Bill & Ted's Excellent AdventurePG¦ 4K UHD, Blu-ray, DVD
Time can indeed be the cruellest of mistresses. One such pertinent example of this can be found in cinema. Films often deemed ‘classic’, can look embarrassingly dated a little further down the road. One specific genre that can suffer from this more than most, ironically enough, is the time-travelling flick.
Here we set the dial back to 1989, which is where the most excellent duo Bill S. Preston Esquire and Ted “Theodore” Logan, first air guitared their way onto our screens, with their debut time-travelling antics. But thirty-one years into their future, how cruel has time been to them exactly?

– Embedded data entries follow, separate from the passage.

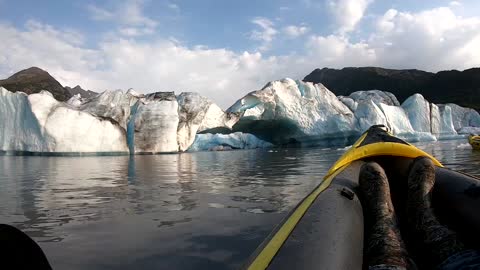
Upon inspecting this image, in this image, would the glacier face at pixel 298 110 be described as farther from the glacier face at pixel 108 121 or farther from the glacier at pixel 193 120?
the glacier face at pixel 108 121

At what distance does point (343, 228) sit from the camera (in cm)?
183

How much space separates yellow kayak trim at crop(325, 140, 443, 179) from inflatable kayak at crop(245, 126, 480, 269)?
1 centimetres

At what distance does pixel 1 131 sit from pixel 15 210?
77.0ft

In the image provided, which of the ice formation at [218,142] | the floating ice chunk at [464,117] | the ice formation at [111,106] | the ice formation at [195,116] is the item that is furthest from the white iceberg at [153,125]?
the floating ice chunk at [464,117]

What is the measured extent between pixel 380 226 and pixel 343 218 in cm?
27

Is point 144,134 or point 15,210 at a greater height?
point 144,134

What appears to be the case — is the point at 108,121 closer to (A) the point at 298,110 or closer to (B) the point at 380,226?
(A) the point at 298,110

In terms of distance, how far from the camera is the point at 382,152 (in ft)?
12.1

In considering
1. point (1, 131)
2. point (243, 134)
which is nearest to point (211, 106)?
point (243, 134)

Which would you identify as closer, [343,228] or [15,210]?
[343,228]

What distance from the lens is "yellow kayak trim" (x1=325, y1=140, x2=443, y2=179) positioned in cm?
350

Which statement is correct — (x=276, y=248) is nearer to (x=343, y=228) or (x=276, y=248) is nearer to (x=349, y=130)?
(x=343, y=228)

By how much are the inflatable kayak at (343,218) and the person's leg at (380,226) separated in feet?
0.22

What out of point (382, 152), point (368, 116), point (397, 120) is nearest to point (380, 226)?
point (382, 152)
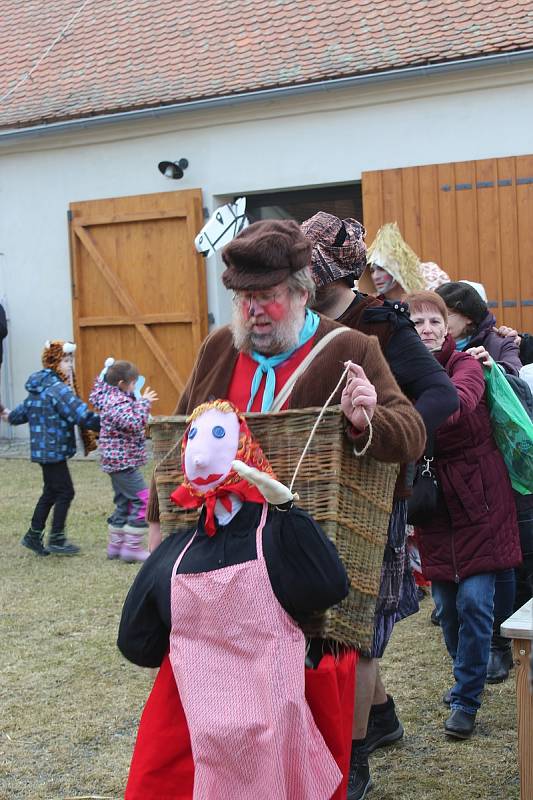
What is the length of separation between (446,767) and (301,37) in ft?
29.9

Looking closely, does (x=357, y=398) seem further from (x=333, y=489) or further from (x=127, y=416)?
(x=127, y=416)

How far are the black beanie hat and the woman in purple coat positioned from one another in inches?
22.6

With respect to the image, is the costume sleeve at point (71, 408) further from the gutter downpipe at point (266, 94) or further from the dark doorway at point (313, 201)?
the gutter downpipe at point (266, 94)

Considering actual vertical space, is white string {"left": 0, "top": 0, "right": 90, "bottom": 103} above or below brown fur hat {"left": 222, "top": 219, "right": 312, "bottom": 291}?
above

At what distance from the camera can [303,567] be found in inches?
103

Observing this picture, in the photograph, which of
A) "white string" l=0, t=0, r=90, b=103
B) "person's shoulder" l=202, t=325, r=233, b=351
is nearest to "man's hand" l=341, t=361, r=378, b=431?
"person's shoulder" l=202, t=325, r=233, b=351

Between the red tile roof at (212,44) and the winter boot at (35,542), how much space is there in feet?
17.8

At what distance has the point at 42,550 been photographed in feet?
23.6

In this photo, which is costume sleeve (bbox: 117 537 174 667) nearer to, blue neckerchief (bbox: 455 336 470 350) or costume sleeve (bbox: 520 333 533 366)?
blue neckerchief (bbox: 455 336 470 350)

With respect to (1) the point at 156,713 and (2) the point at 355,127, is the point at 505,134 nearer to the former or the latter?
(2) the point at 355,127

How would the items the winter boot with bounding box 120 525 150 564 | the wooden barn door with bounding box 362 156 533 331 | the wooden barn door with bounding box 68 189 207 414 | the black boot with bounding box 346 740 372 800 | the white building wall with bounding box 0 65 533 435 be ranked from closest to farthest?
1. the black boot with bounding box 346 740 372 800
2. the winter boot with bounding box 120 525 150 564
3. the wooden barn door with bounding box 362 156 533 331
4. the white building wall with bounding box 0 65 533 435
5. the wooden barn door with bounding box 68 189 207 414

1988, in the town of San Dimas, California, and students Bill (Alex Winter) and Ted (Keanu Reeves) are fast approaching graduation. Unfortunately for them their grades have been poor, and the way only for them to graduate is to pass their history class, which isn’t looking good. If they do fail, it will put both their futures in jeopardy, as their dreams of becoming rock gods in their band Wyld Stallyns will be denied, with Ted being sent to military school.
As they ponder their fates, in the car park of a convenience store, they are approached by an intriguing gentleman by the name of Rufus (George Carlin). He informs them that he is from the future, and that it is of the utmost importance that they pass their history test. If not, it will have dire consequences for them.
He gives them access to a time machine, which looks like a regular phone booth, with the directive of travelling through time to meet historical figures. Despite not being the brightest bulbs in the pack – they’re about to flunk high school after all – they still manage to comprehend the severity of the situation, so enter the booth and begin their time-travelling adventures.
Once you get over the initial horrific realisation that it’s been 31 years since the film’s initial release, you can then begin to appreciate how well this comedy has aged.
Of course much of it is down to the winning performances of its fresh-faced stars, which helped make Reeves an international star, and Winter, well, if nothing else, an iconic screen character. The pair are surprisingly endearing even now, with their empty-headed but always cheery personas.
What has also held up is the trippy script. Considering all the issues that time travel can raise – as perfectly demonstrated by a certain Marty McFly and his DeLorean – the script strips all the science back to a bare minimum, and simply relies on the silliness of the story to hold the attention, which it still does admirably well.
It’s actually in its representation of social attitudes where it hits the occasional bump in the road, with a spot of uncomfortable homophobia and sexism. Still, the film offers a disclaimer at the start, just to warn you of such unpleasantness, but it’s nothing worth starting a hash-tag over.
Director Stephen Herek keeps the action zippy, squeezing quite a lot into the film’s 90 minute running time. He should also be commended for making his historical figures speak in their original accents, forcing the public to read subtitles in a mainstream comedy.
As far as the 4K version is concerned, it only highlights the fragility of film, as well as the limitations the film had as far as special effects were concerned. But when your protagonists travel around in a phone booth – a clear nod to a certain Doctor’s TARDIS – the film deliberately focuses less on the science and more on the fiction. And as the first two instalments of Back to the Future had already been released before this, Herek played it smart by just letting Bill and Ted do their thing.
Whatever happens with the newest adventure for the pair, this original outing, with its adorable characters and fun and amusing predicament, means that even thirty-one years on, Bill and Ted have done really rather excellent to stand the test of time.